If you live in New York City you probably aren’t familiar with tech’s latest disruption to transportation infrastructure: dockless bikes. While they’re slowly popping up in localities elsewhere across the country, across the rest of the world they’ve become a significant environmental nuisance. With no designated docking spaces, the bikes, with names like Ofo and Onzo, can be picked up and put down wherever and, people being people, they’re taking the newfound freedom quite literally.

This week, a dockless bike was found in a volcano in New Zealand. Auckland’s highest natural point, Mount Eden has been dormant for some 28,000 years but that doesn’t mean it’s a suitable place to leave a bike. It’s not the first time New Zealand’s capital has found the black and yellow bikes popping up in strange places; up trees, held hostage, and one even ended up in the sea.

The concept of the bikes is similar to schemes like Citibikes. Instead of taking bikes directly from locking bays, the rear wheel is immobilized when they’re not in use, meaning when people are done riding them to work or around the block, they just dismount and discard them.

In Seattle, people have been leaving dockless bikes and electric scooters wherever they’ve last used them. The city’s Department of Transportation even had to paint designated bike parking bays to try and remind people not to leave their bike in the middle of the sidewalk, or in someone else’s doorway. In Texas, the city of Austin has begun fining companies up to $200 per bike if they don’t have a proper permit, and the bike companies operating in the city have said they’re working with the government to try and figure out a way to penalize repeat offenders.

As an opinion piece in yesterday’s Washington Post pointed out, at a time when the New York City and Washington D.C. subways are causing misery for commuters, private venture capital firms are seeing the two-wheeled light and have pumped hundreds of millions of dollars into dockless businesses.

Bike sharing has particularly rocketed in China, where mobile payment services are far more sophisticated than in the U.S. or Europe.
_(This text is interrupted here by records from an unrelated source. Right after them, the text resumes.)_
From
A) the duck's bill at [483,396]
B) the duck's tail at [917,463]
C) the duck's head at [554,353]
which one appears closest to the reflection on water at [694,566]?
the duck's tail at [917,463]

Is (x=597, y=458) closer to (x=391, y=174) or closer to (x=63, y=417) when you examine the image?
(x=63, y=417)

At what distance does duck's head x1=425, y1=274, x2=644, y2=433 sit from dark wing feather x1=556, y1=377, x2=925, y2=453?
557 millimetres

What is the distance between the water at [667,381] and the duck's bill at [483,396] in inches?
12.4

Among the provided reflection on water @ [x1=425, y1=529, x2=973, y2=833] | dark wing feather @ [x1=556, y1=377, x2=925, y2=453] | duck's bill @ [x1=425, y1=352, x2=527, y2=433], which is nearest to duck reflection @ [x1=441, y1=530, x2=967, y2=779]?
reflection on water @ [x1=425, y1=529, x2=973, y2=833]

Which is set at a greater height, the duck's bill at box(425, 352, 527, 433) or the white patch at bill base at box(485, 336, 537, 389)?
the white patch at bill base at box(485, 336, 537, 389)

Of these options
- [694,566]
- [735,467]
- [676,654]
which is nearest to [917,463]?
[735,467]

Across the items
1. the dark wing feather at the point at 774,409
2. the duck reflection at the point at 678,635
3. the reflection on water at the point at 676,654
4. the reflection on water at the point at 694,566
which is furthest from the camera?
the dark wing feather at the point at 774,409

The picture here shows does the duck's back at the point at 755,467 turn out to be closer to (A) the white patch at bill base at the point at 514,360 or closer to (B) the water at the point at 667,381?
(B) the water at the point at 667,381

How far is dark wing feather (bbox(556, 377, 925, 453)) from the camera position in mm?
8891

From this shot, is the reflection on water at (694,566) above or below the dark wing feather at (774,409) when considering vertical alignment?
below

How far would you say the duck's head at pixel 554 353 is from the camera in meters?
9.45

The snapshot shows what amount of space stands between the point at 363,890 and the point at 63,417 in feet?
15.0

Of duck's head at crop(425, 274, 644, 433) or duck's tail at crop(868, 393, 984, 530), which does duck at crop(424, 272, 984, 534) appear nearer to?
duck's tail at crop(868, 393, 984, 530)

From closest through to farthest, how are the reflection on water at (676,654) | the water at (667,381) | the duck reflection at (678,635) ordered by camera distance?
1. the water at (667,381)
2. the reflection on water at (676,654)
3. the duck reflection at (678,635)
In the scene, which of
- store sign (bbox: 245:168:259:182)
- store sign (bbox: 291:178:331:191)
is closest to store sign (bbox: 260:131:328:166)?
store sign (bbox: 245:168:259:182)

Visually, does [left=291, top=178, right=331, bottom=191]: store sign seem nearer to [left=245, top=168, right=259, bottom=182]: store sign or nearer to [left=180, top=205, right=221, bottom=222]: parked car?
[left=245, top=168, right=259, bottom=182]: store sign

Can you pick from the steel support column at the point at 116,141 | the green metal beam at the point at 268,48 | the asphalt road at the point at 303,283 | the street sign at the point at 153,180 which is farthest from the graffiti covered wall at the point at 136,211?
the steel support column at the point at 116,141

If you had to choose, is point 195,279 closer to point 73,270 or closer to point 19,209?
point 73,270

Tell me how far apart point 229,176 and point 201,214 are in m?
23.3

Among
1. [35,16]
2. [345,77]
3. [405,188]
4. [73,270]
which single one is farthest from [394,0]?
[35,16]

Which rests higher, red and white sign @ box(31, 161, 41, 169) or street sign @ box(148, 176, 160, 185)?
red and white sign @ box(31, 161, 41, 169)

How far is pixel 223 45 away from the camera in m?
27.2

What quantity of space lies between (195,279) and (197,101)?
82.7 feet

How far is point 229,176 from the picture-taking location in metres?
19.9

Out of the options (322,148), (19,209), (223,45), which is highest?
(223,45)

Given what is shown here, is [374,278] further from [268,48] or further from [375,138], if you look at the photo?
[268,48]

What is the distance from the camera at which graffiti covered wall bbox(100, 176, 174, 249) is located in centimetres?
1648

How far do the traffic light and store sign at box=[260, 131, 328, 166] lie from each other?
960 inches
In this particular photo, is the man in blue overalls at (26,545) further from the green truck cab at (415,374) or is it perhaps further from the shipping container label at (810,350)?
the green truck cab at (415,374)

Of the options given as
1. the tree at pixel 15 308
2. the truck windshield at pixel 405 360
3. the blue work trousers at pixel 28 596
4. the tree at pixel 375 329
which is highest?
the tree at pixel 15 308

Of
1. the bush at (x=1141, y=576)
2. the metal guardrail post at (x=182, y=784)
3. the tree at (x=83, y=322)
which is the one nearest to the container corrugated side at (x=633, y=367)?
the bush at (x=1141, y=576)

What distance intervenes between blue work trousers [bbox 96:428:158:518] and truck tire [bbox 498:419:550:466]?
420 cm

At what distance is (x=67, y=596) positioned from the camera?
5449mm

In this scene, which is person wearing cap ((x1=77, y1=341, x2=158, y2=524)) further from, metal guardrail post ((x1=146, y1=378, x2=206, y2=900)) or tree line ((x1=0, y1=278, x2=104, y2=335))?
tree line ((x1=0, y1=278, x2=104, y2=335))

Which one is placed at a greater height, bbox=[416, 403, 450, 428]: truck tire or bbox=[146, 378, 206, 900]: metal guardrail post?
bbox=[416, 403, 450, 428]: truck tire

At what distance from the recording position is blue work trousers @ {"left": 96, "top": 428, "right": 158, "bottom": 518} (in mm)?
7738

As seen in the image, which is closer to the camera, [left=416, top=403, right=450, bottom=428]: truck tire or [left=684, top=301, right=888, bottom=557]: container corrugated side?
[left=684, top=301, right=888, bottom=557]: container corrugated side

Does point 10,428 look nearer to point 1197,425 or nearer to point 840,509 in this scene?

A simple scan of a cell phone and you can hire a bike for less than 15 cents an hour. No maintenance fees, no hauling it up to your room on the 7th floor; you just pick it up and put it down as and when you please.

The bigger offender is the Chinese-owned Ofo, with over ten million bikes in operation across the world. In Shanghai alone, they’re stacked up along every sidewalk. A quick stroll down the street and you’ll find yourselves repeatedly stepping over piles of them. The problem has become so bad in China they’re now trying to reward people for good behavior, with a credit system, and penalize repeat offenders.

It’s understandable that New York City officials have been slow to implement them in the city. Back in April, 12 different companies were vying for the chance to bring their dockless businesses to compete with the overcrowded and slow subways.